Das Wort “Katastrophe” verbirgt bereits eine Unterstellung insofern, als der Mensch sich durch jene Seite der Lebensveränderung, die ihm als Tod und Untergang erscheint, weit stärker betroffen fühlt als durch ihr Äquivalent: das Eintretende.
Aber auch hier gilt das Gesetz von der Erhaltung der Energie. Wahrscheinlich ist das Eintreten neuer Typen und ihre Ausbreitung immer mit mehr oder minder sichtbaren Katastrophen verknüpf, die ihnen die Tür öffneten. .. Die Stammbäume, die heute in der Zoologie und Anthropologie entworfen werden, gleichen, .. , nicht mehr wie früher einem System von Linien, sondern man sieht die Äste sich zuweilen jäh ausbauchen und dann wieder verschmälern oder auch absterben. Die Schemata erinnern an jene Buchbäume, die vom Gärtner auf groteske Weise zurechtgestutzt sind. Sie deuten auf Einschnitte.

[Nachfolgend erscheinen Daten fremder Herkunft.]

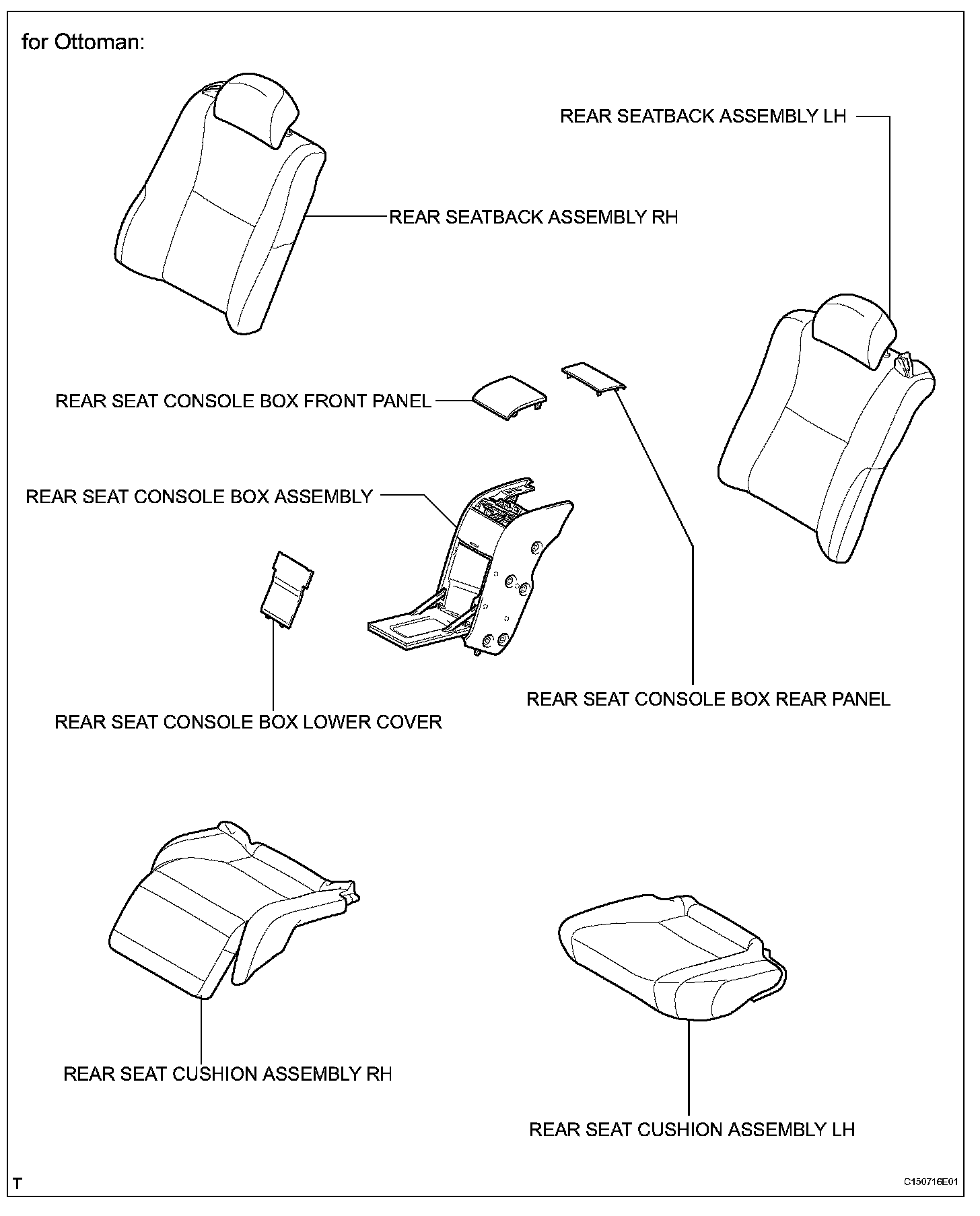 for Ottoman:

REAR SEATBACK ASSEMBLY LH

REAR SEATBACK ASSEMBLY RH

REAR SEAT CONSOLE BOX FRONT PANEL

REAR SEAT CONSOLE BOX ASSEMBLY

REAR SEAT CONSOLE BOX REAR PANEL

REAR SEAT CONSOLE BOX LOWER COVER

REAR SEAT CUSHION ASSEMBLY RH

REAR SEAT CUSHION ASSEMBLY LH

T

C150716E01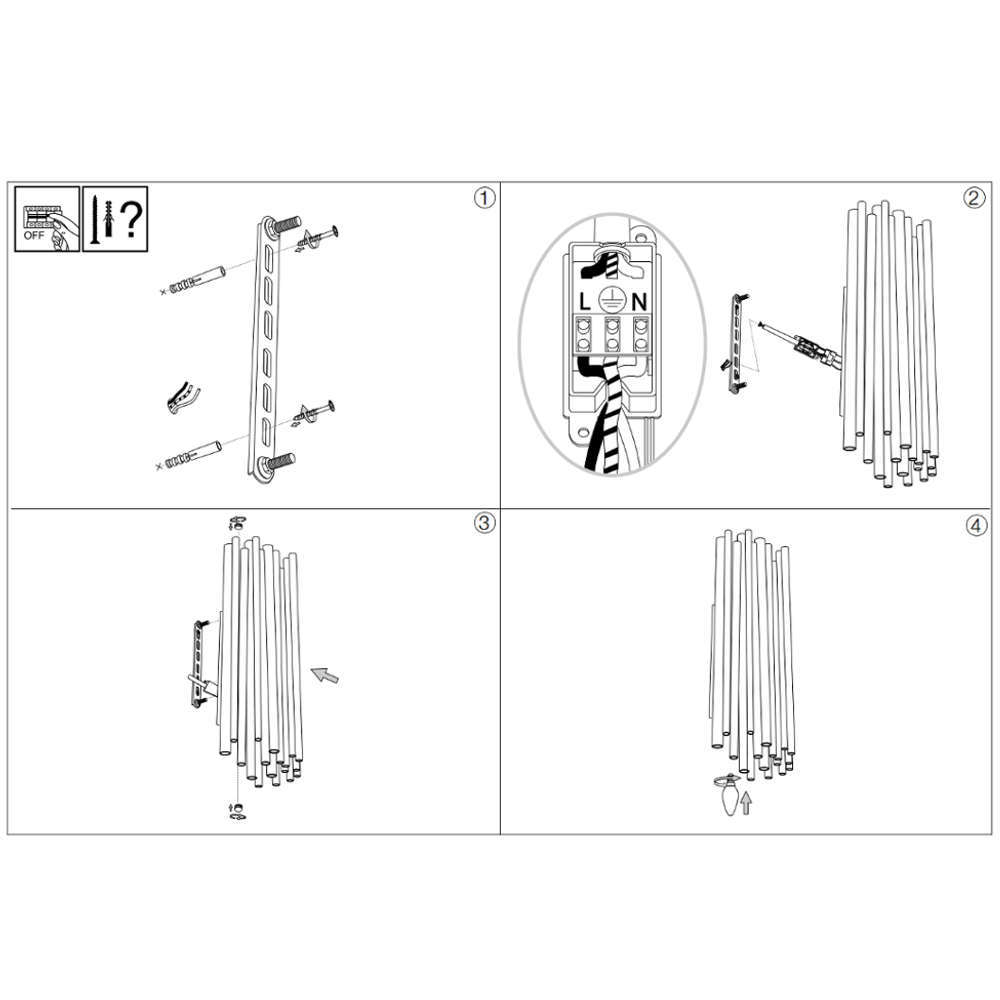 OFF

?

①

L N

②

③

④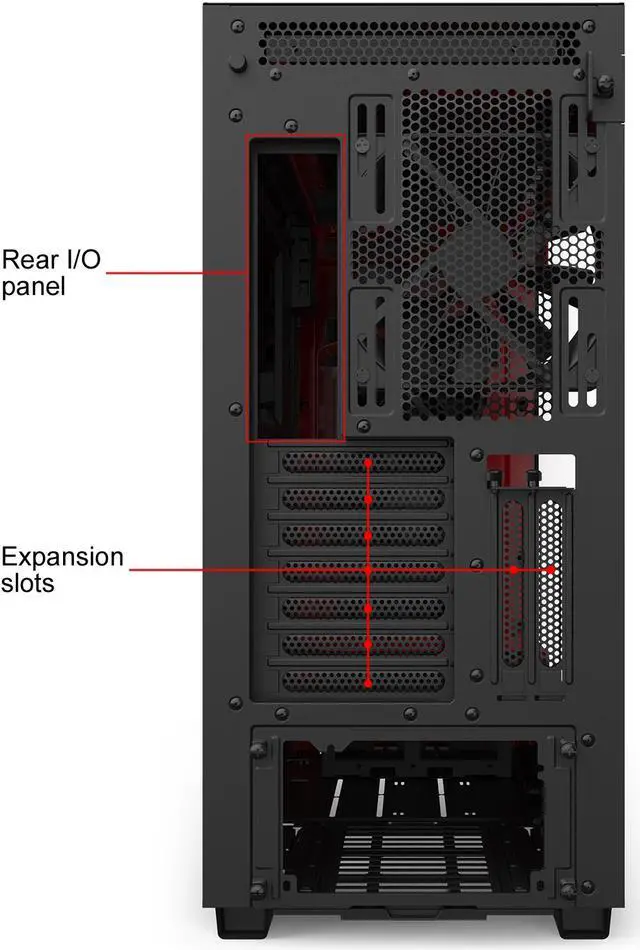 Rear I/O panel

Expansion slots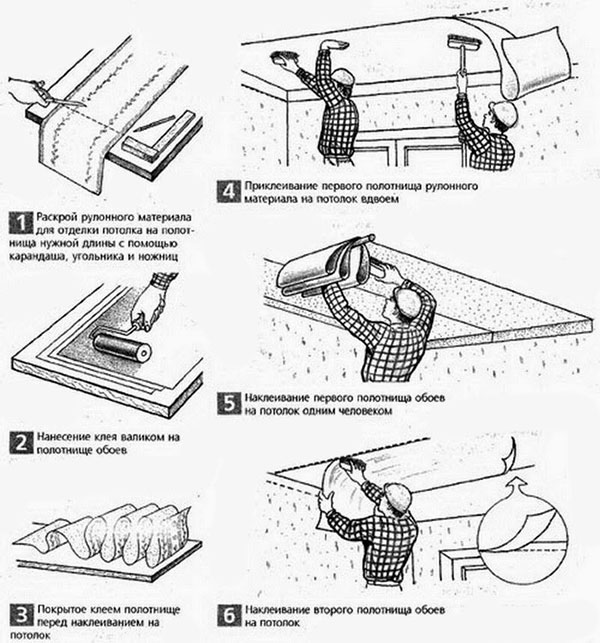 1 Раскрой рулонного материала для отделки потолка на полотнища нужной длины с помощью карандаша, угольника и ножниц

2 Нанесение клея валиком на полотнище обоев

3 Покрытое клеем полотнище перед наклеиванием на потолок

4 Приклеивание первого полотнища рулонного материала на потолок вдвоем

5 Наклеивание первого полотнища обоев на потолок одним человеком

6 Наклеивание второго полотнища обоев на потолок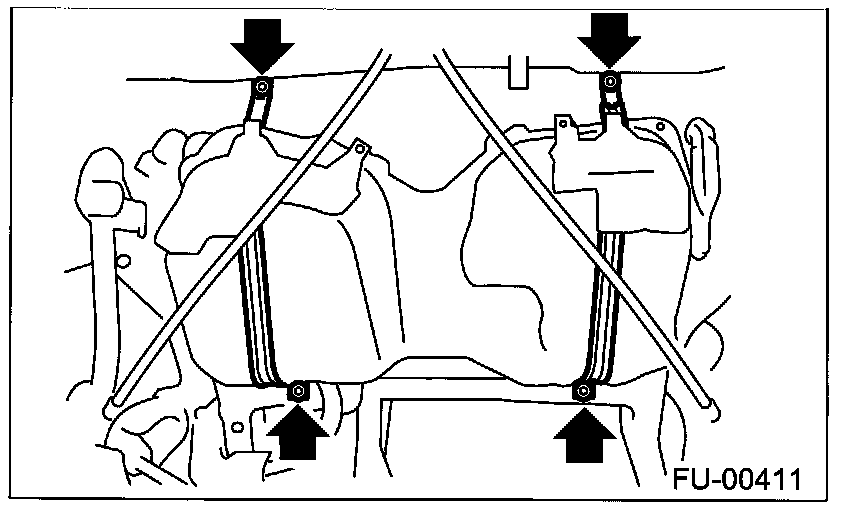 FU-00411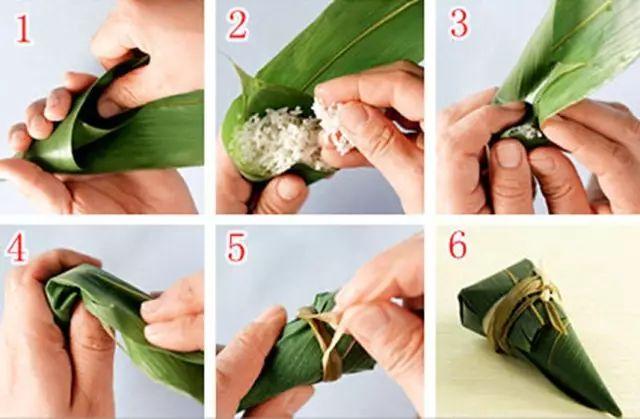 1

2

3

4

5

6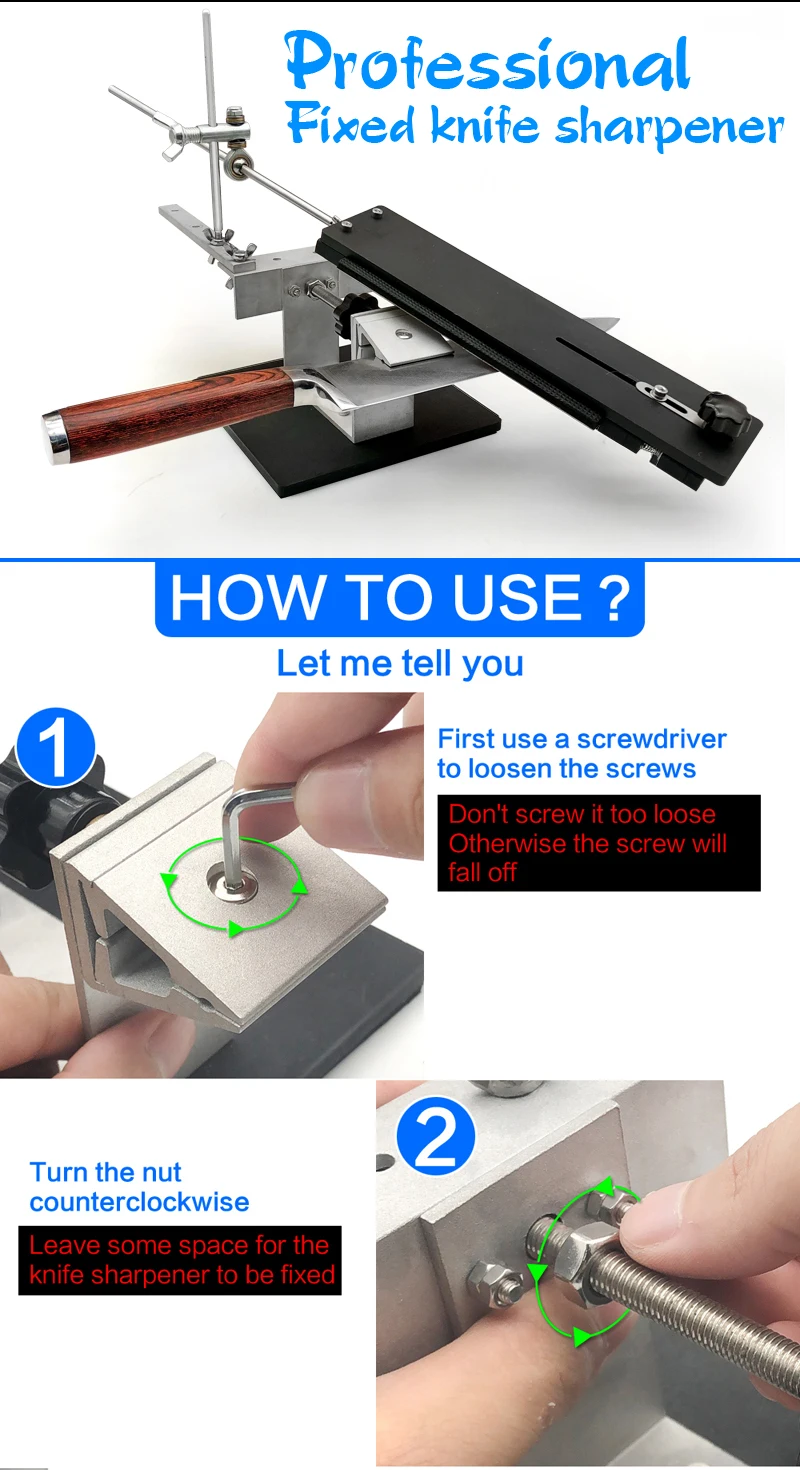 Professional
Fixed knife sharpener

HOW TO USE ?

Let me tell you

1

First use a screwdriver to loosen the screws

Don't screw it too loose
Otherwise the screw will fall off

2

Turn the nut counterclockwise

Leave some space for the knife sharpener to be fixed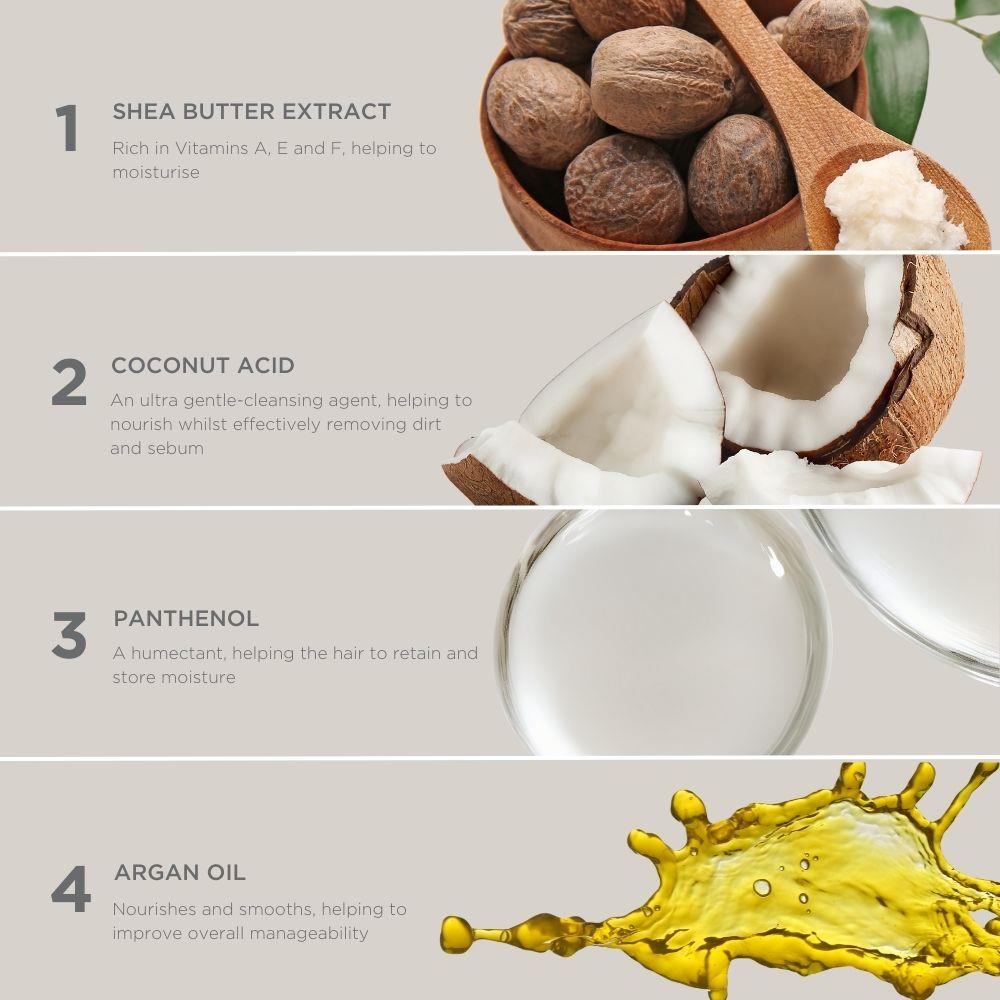 1 SHEA BUTTER EXTRACT
Rich in Vitamins A, E and F, helping to moisturise

2 COCONUT ACID
An ultra gentle-cleansing agent, helping to nourish whilst effectively removing dirt and sebum

3 PANTHENOL
A humectant, helping the hair to retain and store moisture

4 ARGAN OIL
Nourishes and smooths, helping to improve overall manageability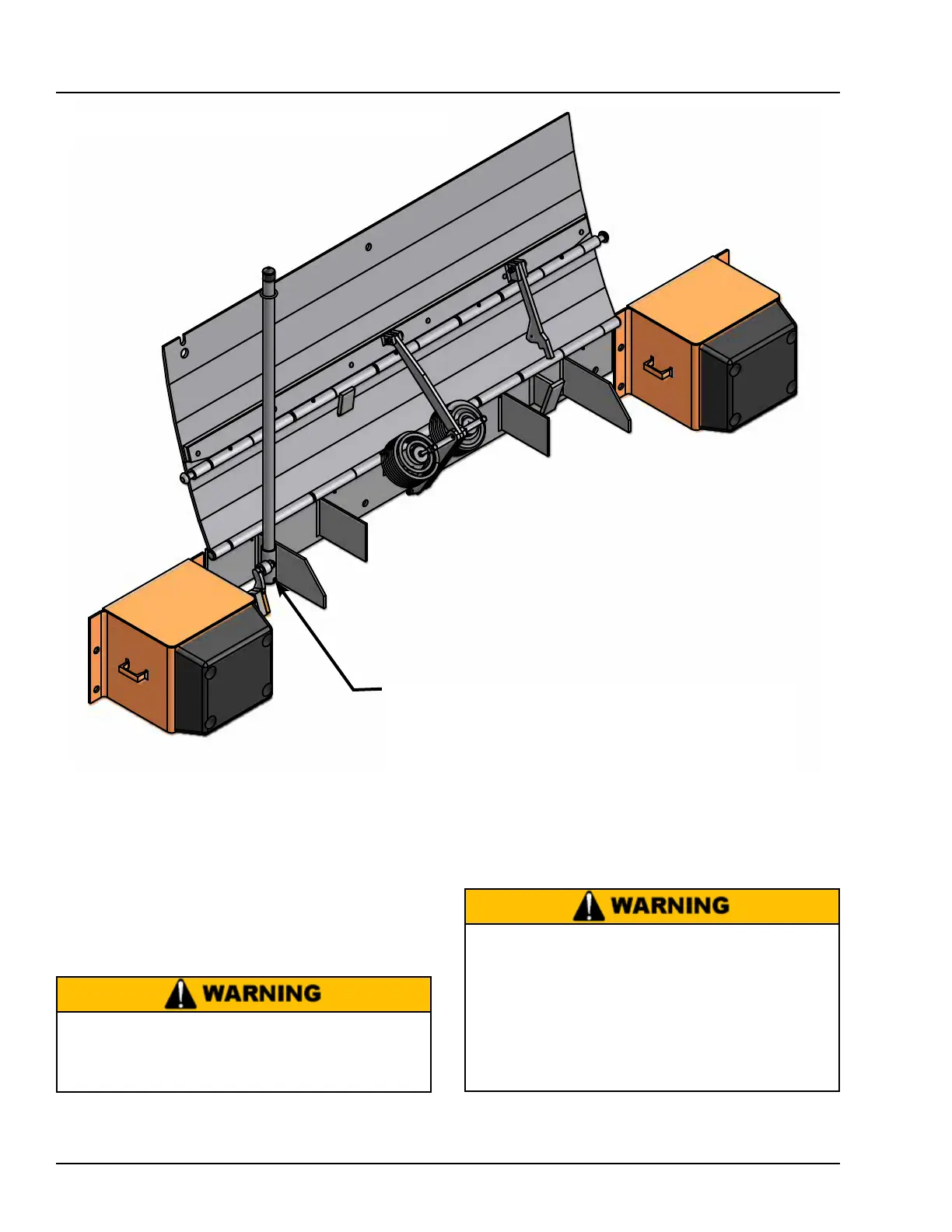 WARNING

WARNING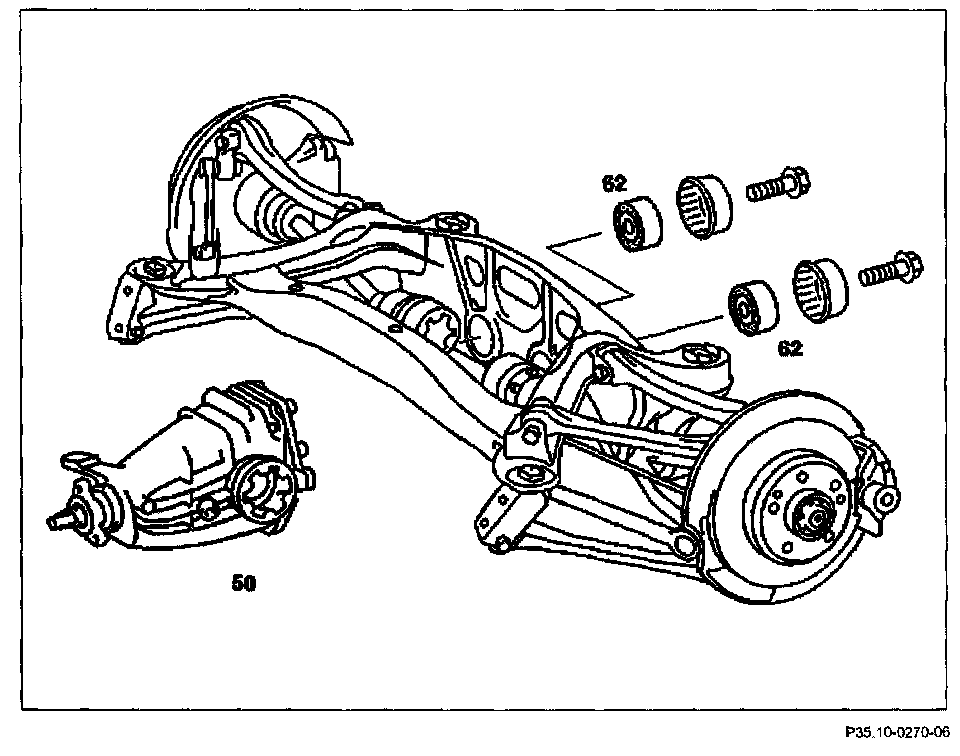 62

62

50

P35.10-0270-06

Diese, oft explosionsartige, Ausdehnung und Beschneidung ist schwer denkbar ohne geologische Einrahmung. Der struggle of life bleibt ihr gegenüber sekundär, ja reines Symptom. Ein Positionsgewinn geht ihm voraus. Wenn etwa die Durchschnittstemperatur um wenige Grade stiege, so dass in Norwegen und im Feuerland die Palmen und an den Polen die Mandelbäume blühten, so würde das nicht nur botanische, sondern auch zoologische und ethnische Invasionen zeitigen. Nicht nur eine Summe von Veränderungen, sondern eine neue Harmonie, ein neuer Weltstil würde die Folge sein. ..
Es ist anzunehmen, dass das Leben selbst auf Extreme noch eine Antwort, noch Reserven hat. Wir finden es in den Wüsten, in kochenden Quellen, an Eisrändern. Natürlich könnte auch die Vernichtung seiner organischen Formen das Leben nicht beeinträchtigen. Das Universum lebt.